Textauszug:
+---+
Unter allen Mitgliedern unseres politischen, militärischen und
Medien-Establishments, die jetzt eine „Ermittlung“ vorschlagen, ist
keiner - buchstäblich keiner – der eine wirkliche Untersuchung
damit meint. Es ist ihre Absicht, die Goyim zu täuschen und dahin zu
bringen, den Mund zu halten.
Das israelische Gesetz gibt für solche Untersuchungen tatsächlich
klare Leitlinien. Die Regierung entscheidet, eine
Untersuchungskommission aufzustellen. Der Präsident des Obersten
Gerichthofes wird die Mitglieder der Kommission ernennen. Diese
Kommission kann Zeugen zwingen, auszusagen. Jeder der von ihren
Schlussfolgerungen betroffen ist, muss gewarnt werden, und ihm muss
die Gelegenheit gegeben werden, sich zu verteidigen. Ihre
Beschlüsse sind bindend.
+---+
Gezeigtes Material:
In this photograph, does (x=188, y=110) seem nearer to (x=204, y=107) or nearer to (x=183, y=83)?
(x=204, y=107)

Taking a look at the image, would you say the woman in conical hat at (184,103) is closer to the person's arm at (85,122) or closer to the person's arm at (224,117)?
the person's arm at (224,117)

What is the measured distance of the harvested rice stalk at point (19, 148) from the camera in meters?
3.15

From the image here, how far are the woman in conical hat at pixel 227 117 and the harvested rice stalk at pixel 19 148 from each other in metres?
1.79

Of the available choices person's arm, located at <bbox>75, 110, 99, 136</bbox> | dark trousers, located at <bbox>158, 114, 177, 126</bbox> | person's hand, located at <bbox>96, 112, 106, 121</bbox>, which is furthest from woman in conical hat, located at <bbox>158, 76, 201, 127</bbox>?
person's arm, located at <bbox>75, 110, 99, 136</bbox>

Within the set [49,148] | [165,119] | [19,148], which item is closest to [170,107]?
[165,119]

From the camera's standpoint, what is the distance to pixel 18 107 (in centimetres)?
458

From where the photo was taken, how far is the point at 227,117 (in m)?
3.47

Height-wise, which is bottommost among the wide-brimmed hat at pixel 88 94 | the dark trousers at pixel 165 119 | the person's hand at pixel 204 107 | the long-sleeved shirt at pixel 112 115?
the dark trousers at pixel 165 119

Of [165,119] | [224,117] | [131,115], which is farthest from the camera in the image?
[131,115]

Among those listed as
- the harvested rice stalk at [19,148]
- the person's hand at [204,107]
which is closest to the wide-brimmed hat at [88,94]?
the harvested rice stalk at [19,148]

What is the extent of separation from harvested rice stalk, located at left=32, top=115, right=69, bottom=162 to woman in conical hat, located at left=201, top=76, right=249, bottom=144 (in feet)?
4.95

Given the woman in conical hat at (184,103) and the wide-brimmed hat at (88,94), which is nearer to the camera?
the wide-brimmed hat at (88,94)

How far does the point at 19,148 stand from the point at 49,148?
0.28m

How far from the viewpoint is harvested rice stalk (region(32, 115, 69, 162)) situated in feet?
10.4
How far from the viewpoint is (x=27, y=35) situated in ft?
+---+
Aufgabenstellung:
1. Beantworten Sie zum Text über Untersuchungskommissionen diese Fragen:
(a) Was ist laut dem ersten Absatz die Absicht der Mitglieder des Establishments, die eine „Ermittlung“ vorschlagen?
(b) Wer entscheidet, eine Untersuchungskommission aufzustellen?
(c) Wozu kann die Kommission Zeugen zwingen?
2. Greifen Sie den Text über Untersuchungskommissionen nach seinem letzten Satz auf und schreiben Sie ihn weiter.

Die Lösungen:
1.
(a) Sie wollen die Goyim täuschen und dahin bringen, den Mund zu halten.
(b) Die Regierung.
(c) Dazu, auszusagen.

2.
Dieses Gesetz hat eine interessante Geschichte. In den 50er Jahren
verlangte David Ben Gurion die Ernennung eines
„Ermittlungskomitees“, um herauszubekommen, wer 1954 die Order für
das Sicherheitsmissgeschick, auch als Lavon-Affäre bekannt,
herausgegeben hat (Eine Operation, bei der ein Spionagenetzwerk
einheimischer Juden aktiviert worden war, in amerikanischen und
britischen Büros in Ägypten Bombenanschläge durchzuführen, um
zwischen Ägypten und den westlichen Mächten einen Bruch zu schaffen,
).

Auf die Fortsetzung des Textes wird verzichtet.